When Bee, a former Daily Show correspondent, began Full Frontal a year ago, I was more jazzed about having a woman doing investigative comedy than I was about having a female presence in late-ish night (Bee's weekly show is on at 10:30 p.m. Wednesdays).

"What we want to do is take stories that we don't think receive enough attention and stab them with the hot poker of comedy," Bee told reporters last year, showing a clip from a field piece about the Veterans Administration's apparent unreadiness to deal with women injured in combat — or with women, period. It included an interview with a woman whose prosthetic foot was a shaved-down version of a man's. The clip has had nearly 1.3 million views on YouTube, but the full story didn't make  it to the show.

"I loved that story. I think we're going to try to revive" it, Full Frontal executive producer Jo Miller told me last month when I asked about it. The story was, among other things, a "casualty of the election, where there seemed to be things that were more urgent."

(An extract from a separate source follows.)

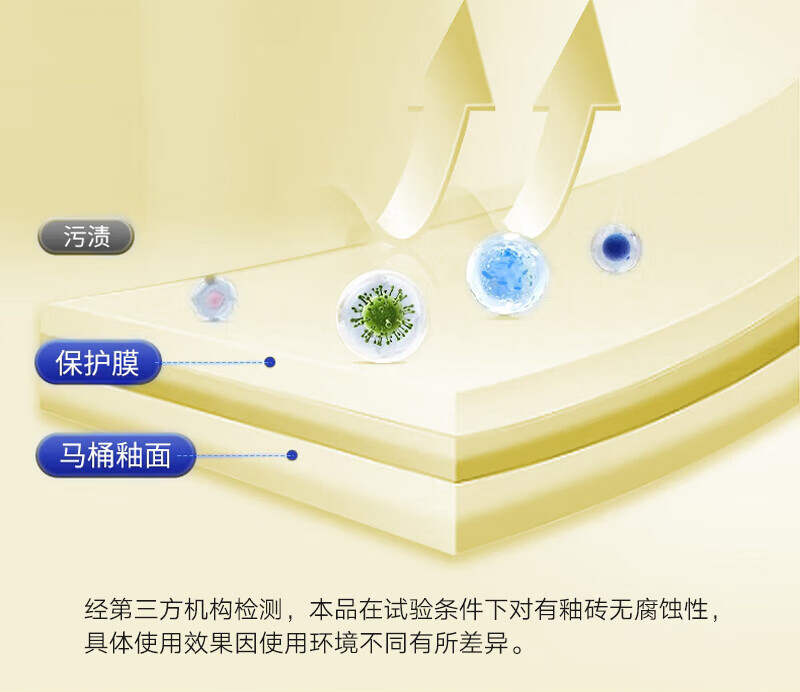 污渍

保护膜

马桶釉面

经第三方机构检测，本品在试验条件下对有釉砖无腐蚀性，具体使用效果因使用环境不同有所差异。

Breaking news changed the show almost from the start, she said, starting with the death of Supreme Court Justice Antonin Scalia a few days after Full Frontal premiered, and they had to throw out a piece they'd prepared.

Fans quickly began to look forward, too, to Bee's rapid-fire opening-monologue rants, "and I do feel a responsibility to provide that," Miller said. But she's also envious of what her former Daily Show colleagues, Oliver and Full Frontal showrunner Tim Carvell, are able to do with their longer pieces.

"We have to do things in seven-minute segments" because of commercial breaks. "So we have evolved just an unconscious way of selecting stories that can be told in seven minutes. As long as Sam talks fast. And as long as we cut out every other word."

No one expected news to stop, but "we really were looking forward to doing more evergreen [stories] after the election of Hillary Clinton. That would have been nice," Miller said.

Not that Clinton, she said, would  have gotten a pass: "We had a whole list of things to go after her for."